[Dataset entries]
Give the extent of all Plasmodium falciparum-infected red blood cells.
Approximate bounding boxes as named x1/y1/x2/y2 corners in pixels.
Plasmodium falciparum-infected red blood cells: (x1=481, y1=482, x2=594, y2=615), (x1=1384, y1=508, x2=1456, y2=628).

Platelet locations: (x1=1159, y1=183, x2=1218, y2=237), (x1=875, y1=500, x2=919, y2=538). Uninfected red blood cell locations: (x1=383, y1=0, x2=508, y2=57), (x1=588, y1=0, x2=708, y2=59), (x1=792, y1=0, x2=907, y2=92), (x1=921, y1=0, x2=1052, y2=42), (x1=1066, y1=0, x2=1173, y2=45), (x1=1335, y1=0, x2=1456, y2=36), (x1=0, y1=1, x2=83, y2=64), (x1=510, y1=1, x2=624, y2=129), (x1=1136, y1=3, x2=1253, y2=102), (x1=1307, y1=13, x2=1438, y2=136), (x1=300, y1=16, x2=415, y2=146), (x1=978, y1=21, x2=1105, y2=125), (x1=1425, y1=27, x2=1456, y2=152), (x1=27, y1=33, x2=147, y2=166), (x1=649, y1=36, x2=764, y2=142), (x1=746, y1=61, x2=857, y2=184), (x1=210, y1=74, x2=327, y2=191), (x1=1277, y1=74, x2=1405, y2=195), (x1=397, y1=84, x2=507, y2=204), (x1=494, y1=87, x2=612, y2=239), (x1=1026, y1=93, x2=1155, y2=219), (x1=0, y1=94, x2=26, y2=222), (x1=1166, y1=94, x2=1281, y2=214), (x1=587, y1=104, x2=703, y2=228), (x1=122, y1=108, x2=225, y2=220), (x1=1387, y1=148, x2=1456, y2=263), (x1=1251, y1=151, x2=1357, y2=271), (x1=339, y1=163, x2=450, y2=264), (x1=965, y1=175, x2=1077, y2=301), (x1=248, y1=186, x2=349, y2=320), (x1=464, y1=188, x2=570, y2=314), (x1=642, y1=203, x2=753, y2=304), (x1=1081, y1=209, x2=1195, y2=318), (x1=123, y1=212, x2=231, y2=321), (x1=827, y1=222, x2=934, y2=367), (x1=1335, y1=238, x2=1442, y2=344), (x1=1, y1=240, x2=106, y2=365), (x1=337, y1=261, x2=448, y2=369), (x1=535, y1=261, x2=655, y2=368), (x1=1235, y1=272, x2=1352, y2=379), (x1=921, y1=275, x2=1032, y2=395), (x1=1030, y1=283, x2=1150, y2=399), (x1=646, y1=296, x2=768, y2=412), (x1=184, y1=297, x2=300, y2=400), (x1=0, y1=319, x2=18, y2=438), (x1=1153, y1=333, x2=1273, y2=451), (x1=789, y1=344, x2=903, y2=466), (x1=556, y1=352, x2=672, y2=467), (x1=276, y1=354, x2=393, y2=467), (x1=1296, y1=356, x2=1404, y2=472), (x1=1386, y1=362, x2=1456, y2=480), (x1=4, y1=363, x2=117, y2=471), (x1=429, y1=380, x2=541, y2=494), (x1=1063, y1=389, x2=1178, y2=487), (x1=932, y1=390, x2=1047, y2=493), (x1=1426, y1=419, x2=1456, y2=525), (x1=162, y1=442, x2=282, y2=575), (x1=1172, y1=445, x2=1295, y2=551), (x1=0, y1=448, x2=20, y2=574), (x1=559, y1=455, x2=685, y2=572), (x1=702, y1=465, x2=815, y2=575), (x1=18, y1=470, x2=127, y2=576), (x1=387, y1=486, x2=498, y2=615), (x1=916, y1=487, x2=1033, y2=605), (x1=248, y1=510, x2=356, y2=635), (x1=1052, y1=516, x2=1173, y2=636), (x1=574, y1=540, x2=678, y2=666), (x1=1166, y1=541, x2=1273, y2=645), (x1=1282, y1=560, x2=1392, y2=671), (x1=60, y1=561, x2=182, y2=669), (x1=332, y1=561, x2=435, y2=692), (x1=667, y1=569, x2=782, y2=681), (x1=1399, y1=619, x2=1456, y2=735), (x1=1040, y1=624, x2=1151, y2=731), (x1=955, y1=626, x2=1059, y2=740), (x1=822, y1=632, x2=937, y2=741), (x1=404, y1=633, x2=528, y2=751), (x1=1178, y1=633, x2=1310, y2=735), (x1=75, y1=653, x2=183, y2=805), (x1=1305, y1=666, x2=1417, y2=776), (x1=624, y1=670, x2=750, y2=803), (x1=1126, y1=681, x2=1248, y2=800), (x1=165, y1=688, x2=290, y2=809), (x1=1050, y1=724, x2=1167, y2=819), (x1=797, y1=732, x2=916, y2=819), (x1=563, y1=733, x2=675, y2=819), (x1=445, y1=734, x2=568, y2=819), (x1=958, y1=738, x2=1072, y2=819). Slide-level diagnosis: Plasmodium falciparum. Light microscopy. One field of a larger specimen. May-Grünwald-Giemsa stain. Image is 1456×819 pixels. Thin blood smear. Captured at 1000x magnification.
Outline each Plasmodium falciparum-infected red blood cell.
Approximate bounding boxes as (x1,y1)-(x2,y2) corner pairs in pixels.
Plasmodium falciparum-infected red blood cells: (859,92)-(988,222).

> About this exercise
Start with the first line of the data and print every line exactly. The line containing "y1=508, x2=1456, y2=628)." is the last one to include.

> The answer
Give the extent of all Plasmodium falciparum-infected red blood cells.
Approximate bounding boxes as named x1/y1/x2/y2 corners in pixels.
Plasmodium falciparum-infected red blood cells: (x1=481, y1=482, x2=594, y2=615), (x1=1384, y1=508, x2=1456, y2=628).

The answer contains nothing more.